SELECTED PASSAGE:
━━━━

Expectations

I want to make sure everyone gets along.

I want to be sure that everyone is happy.

I want to be sure everyone likes me.

I want to help everyone feel comfortable at the party.

I want to help others understand their worth.

This is a list of expectations that I have had for myself at different times in my life. Some of them are doable and good goals. Others are expectations that are toxic for my frame of mind. I have had times when I want to force people to be happy. I don’t necessarily think that when I am in the situation but that is where it goes.

So what do you do when you find yourself with unrealistic expectations? First, you have to recognize that what you are thinking or doing is not reachable. Wanting to help people feel comfortable at a party is doable. You can introduce them around to the other people. You can make sure they have food and that they know where the bathroom is. But needing everyone to get along is an expectation that is toxic. You can’t make people like each other, no matter what you do.

Second, once you realize that your expectations are out of control you can explore why you are so focused on achieving that thing. One of my major expectations is that I want people to get along and be friends, no matter what. When I started to think about this I realized that it comes from being bullied as a teenager. I know what it is like to be on the outside and it is a horrible feeling. Not wanting someone else to feel like that drives me to the extreme of trying to make everyone like each other. It makes me hyper focus on situations when I think people aren’t getting along. And I spend way too much time trying to fix the “problem”.

Finally, spend some time working through the thinking error that is causing the expectation. I have had to learn how to like myself no matter what other people think. I have come to realize that situations that I think need “fixed” the others don’t see a problem. I have had to learn boundaries and know that even if there is a problem unless I am one of the people involved the problem has nothing to do with me. It takes work and at times I still find myself sucked into trying to fix a problem. However, I can work through it much faster than I used to.

We have all learned expectations throughout our lives. The choice is now ours if we want to keep those expectations or not. We can do the work to let them go or we can stay stuck. I hope you choose to let them go.

━━━━

SUPPLIED RECORDS:
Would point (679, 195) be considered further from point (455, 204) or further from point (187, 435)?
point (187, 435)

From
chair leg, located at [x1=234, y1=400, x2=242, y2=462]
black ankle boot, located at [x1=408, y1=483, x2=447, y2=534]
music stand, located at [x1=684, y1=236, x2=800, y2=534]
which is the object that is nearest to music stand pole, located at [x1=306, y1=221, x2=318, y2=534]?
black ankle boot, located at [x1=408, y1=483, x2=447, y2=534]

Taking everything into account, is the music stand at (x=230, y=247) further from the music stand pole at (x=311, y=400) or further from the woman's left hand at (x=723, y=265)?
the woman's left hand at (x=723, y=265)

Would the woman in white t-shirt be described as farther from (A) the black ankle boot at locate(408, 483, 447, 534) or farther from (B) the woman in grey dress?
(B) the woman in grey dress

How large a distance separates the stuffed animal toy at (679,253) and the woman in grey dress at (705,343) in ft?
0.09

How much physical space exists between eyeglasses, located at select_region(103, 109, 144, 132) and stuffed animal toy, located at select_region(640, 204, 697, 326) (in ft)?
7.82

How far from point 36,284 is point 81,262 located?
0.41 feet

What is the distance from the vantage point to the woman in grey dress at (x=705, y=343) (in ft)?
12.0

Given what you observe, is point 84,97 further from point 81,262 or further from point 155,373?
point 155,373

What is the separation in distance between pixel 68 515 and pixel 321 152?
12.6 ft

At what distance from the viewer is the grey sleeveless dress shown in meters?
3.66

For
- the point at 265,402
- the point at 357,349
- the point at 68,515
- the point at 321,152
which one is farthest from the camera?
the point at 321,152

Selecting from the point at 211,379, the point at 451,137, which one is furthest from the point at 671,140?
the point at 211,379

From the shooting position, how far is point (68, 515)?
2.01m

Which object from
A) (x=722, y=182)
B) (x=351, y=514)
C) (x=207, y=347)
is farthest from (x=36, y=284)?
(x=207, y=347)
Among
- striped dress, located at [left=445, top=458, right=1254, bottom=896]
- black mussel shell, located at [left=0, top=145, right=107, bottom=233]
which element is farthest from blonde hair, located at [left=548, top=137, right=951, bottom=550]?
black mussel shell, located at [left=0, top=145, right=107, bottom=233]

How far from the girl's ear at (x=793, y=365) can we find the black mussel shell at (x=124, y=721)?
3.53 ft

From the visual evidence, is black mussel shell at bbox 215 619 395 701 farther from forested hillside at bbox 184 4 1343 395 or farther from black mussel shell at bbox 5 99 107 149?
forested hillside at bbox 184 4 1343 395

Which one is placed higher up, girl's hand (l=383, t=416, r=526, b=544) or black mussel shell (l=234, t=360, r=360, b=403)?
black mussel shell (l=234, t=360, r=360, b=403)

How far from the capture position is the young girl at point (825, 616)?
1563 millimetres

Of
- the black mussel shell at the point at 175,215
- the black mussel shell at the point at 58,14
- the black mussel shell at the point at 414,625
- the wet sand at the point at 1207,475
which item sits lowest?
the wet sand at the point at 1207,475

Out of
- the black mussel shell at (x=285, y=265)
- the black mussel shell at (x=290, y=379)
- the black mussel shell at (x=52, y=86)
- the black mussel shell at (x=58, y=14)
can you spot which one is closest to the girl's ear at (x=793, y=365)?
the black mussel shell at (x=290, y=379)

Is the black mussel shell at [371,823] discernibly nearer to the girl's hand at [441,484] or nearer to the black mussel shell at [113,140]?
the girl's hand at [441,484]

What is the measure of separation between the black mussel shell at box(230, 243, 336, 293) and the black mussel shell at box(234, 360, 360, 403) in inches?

━━━━

WHAT YOU NEED TO DO:
#1 In the text on expectations, what experience does the writer trace the expectation that people should get along back to?
#2 Please quote the text on expectations from "I want to help everyone" to "where it goes.".

ANSWERS BELOW:
#1 Being bullied as a teenager.

#2
I want to help everyone feel comfortable at the party.

I want to help others understand their worth.

This is a list of expectations that I have had for myself at different times in my life. Some of them are doable and good goals. Others are expectations that are toxic for my frame of mind. I have had times when I want to force people to be happy. I don’t necessarily think that when I am in the situation but that is where it goes.